Problems to solve
[a] In the trauma care article, rewrite the paragraph that begins "The town hall meeting was led" as a short bulleted list that keeps its main facts.
[b] Copy the part of the trauma care article starting with "The town hall" and going on through "in underserved areas.".

Reading passage
————
Months after a heated campaign for an adult level-1 trauma center, Reverend Jesse Jackson, Sr., joined community leaders and activists in calling on the University to expand their trauma services in a town hall meeting at University Church this past Saturday. The event was hosted by Fearless Leading by the Youth (FLY) and Students for Health Equity (SHE) and comes at a time when University of Chicago Medical Center (UCMC) administrators are considering building a new emergency room.
The town hall meeting was led by a brief presentation by FLY, after which audience members questioned the panel. The group included fourth-year SHE member Patrick Dexter, FLY representative Victoria Crider, Leif Elsmo, executive director of external and community affairs at the UCMC, and Dennis Higgins, representing Congressman Bobby Rush (D-IL). Rush earlier this year proposed a bill that would bring in $100 million from the federal government to be used toward increasing access to trauma care in underserved areas.
During the question and answer session, Illinois State Senator Mattie Hunter (D-3rd) declared her unequivocal support for expanding access to trauma care in the South Side, saying it is now her “number one priority.” She promised FLY and SHE leaders that she would push for a hearing with a representative from the governor’s office, a State Department official in charge of implementing the Affordable Care Act, and other relevant political figures in the area to help push the movement forward.
Toward the end of the event the crowd became agitated at Elsmo’s responses. FLY organizer Alex Goldenberg (A.B. ’06) asked Elsmo if the University would commit to meeting Chicago-area physicians to discuss the possibility of being part of the foundation of a level-2 trauma center at Advocate Trinity hospital on the South Side, an idea that Gary Merlotti, a Mt. Sinai trauma director and one of the doctors who helped set up Chicago’s trauma network in the 1980s, discussed with other emergency care physicians from around the city this summer. Elsmo responded that the University had not been officially approached with this plan, but that discussing “regional solutions” remain a part of the University’s efforts to work with the community on increasing access to health care, and that hospital administrators are open to discussing such solutions.
————
[Dataset entries]
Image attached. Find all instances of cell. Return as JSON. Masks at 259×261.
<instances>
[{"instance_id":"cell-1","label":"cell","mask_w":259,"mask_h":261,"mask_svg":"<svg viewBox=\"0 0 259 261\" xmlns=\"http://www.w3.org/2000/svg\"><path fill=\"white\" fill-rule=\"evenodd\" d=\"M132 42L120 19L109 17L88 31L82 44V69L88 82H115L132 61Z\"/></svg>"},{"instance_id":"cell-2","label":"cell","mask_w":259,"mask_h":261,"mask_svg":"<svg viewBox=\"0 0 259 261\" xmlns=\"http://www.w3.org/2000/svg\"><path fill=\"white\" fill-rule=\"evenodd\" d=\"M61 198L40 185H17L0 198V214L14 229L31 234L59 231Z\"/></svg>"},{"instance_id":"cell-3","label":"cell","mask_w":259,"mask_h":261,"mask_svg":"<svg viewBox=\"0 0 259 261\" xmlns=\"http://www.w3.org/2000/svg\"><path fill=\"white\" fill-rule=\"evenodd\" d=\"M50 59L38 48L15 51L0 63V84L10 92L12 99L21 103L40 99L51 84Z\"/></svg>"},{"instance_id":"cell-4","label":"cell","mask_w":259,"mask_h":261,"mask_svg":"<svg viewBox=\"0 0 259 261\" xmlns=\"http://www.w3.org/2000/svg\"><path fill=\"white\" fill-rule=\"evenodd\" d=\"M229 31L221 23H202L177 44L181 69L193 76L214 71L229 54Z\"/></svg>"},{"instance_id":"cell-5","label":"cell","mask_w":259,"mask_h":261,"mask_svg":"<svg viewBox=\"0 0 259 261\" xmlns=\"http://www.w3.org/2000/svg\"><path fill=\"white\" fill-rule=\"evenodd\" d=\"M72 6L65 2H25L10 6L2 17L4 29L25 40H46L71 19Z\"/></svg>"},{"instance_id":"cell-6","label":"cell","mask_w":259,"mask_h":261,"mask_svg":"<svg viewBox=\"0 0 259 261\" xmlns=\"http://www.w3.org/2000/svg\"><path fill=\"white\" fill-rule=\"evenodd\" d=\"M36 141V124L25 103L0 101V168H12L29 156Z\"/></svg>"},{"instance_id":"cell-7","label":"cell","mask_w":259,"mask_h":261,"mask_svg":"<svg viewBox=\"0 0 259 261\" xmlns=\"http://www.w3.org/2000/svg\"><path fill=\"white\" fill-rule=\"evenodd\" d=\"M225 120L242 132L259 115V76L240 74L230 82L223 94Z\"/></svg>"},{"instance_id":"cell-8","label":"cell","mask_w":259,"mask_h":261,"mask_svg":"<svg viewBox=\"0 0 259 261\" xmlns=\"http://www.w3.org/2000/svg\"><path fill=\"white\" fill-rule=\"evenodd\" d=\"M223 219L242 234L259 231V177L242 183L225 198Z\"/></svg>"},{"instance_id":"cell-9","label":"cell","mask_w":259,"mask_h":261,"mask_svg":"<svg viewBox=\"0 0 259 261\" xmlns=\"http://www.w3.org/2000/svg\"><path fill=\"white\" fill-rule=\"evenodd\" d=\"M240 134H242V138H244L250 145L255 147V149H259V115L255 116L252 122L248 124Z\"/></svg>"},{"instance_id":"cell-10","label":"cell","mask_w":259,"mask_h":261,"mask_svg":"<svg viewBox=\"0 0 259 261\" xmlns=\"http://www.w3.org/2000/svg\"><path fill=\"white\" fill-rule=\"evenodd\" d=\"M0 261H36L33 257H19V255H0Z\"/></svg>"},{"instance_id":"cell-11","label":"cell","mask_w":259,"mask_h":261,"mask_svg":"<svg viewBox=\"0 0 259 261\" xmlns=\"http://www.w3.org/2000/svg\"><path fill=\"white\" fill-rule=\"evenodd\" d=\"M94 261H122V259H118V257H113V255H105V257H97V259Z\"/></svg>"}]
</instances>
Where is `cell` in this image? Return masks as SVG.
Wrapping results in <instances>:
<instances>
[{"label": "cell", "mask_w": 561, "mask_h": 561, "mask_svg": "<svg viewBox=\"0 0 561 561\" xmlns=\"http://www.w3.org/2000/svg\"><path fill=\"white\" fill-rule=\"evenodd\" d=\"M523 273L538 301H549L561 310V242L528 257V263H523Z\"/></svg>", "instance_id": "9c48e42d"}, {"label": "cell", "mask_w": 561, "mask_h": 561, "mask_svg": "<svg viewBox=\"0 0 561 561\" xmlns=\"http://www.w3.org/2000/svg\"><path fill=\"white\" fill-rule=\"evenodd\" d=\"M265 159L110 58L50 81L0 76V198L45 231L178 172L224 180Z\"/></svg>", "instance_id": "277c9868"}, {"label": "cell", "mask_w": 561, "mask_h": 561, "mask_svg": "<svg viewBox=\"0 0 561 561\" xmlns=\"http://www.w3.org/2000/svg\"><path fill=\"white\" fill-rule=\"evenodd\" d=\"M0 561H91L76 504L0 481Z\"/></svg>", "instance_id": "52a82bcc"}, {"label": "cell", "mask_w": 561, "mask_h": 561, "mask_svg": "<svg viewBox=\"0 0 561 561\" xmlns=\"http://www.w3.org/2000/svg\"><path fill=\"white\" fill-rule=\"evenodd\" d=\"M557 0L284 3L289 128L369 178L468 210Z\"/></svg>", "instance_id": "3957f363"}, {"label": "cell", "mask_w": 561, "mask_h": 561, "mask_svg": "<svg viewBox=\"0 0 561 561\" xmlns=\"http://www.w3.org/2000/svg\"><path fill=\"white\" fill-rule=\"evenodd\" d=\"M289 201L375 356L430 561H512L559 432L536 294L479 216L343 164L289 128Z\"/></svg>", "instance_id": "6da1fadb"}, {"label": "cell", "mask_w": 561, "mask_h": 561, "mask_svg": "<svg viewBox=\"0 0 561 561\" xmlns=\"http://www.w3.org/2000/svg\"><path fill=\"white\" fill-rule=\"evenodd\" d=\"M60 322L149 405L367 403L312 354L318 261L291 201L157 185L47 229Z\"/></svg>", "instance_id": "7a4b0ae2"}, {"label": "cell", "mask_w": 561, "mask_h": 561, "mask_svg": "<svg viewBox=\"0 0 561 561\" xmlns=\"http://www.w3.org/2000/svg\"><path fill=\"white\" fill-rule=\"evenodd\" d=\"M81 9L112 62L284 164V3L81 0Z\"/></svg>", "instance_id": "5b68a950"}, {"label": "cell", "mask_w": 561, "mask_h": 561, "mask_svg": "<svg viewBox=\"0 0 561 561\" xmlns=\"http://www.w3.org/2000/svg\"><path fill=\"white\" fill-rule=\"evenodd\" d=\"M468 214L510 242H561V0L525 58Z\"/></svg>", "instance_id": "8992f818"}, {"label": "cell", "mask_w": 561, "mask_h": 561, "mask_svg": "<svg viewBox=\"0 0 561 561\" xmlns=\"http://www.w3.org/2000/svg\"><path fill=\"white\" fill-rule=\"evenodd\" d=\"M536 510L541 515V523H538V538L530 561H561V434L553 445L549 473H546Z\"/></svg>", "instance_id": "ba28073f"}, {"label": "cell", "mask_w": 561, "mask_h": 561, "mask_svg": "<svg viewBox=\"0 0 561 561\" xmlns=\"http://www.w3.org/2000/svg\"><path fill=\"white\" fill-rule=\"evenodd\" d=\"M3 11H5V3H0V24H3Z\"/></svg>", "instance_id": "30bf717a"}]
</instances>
————
Answer set
[a]
- FLY opened the town hall meeting with a brief presentation, and then audience members questioned the panel.
- The panel included fourth-year SHE member Patrick Dexter and FLY representative Victoria Crider.
- It also included Leif Elsmo, executive director of external and community affairs at the UCMC, and Dennis Higgins, representing Congressman Bobby Rush (D-IL).
- Earlier this year, Rush proposed a bill that would bring in $100 million in federal money to increase access to trauma care in underserved areas.

[b]
The town hall meeting was led by a brief presentation by FLY, after which audience members questioned the panel. The group included fourth-year SHE member Patrick Dexter, FLY representative Victoria Crider, Leif Elsmo, executive director of external and community affairs at the UCMC, and Dennis Higgins, representing Congressman Bobby Rush (D-IL). Rush earlier this year proposed a bill that would bring in $100 million from the federal government to be used toward increasing access to trauma care in underserved areas.